--- Start Source ---

Re: [PATCH Part1 RFC v3 11/22] x86/sev: Add helper for validating pages in early enc attribute changes

From: Dr. David Alan Gilbert
Date: Wed Jun 16 2021 - 09:07:08 EST


* Brijesh Singh (brijesh.singh@xxxxxxx) wrote:
>
> On 6/16/21 7:03 AM, Borislav Petkov wrote:
> > On Wed, Jun 16, 2021 at 06:00:09AM -0500, Brijesh Singh wrote:
> >> I am trying to be consistent with previous VMGEXIT implementations. If
> >> the command itself failed then use the command specific error code to
> >> tell hypervisor why we terminated but if the hypervisor violated the
> >> GHCB specification then use the "general request termination".
> > I feel like we're running in circles here: I ask about debuggability
> > and telling the user what exactly failed and you're giving me some
> > explanation about what the error codes mean. I can see what they mean.
> >
> > So let me try again:
> >
> > Imagine you're a guest owner and you haven't written the SNP code and
> > you don't know how it works.
> >
> > You start a guest in the public cloud and it fails because the
> > hypervisor violates the GHCB protocol and all that guest prints before
> > it dies is
> >
> > "general request termination"

--- End Source ---
--- Start Supplied material ---

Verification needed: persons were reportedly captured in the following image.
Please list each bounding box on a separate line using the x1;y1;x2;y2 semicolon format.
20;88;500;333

--- End Supplied material ---

■ What this task involves ■
Please answer these questions about the email:
(a) Who sent this reply, and on what date?
(b) According to Brijesh Singh, which error is used when the hypervisor violates the GHCB specification?
(c) In Borislav Petkov's scenario, where does the guest owner start the guest?
Rely on the email alone.

■ Response to the task ■
(a) Dr. David Alan Gilbert, on Wed Jun 16 2021.
(b) The "general request termination."
(c) In the public cloud.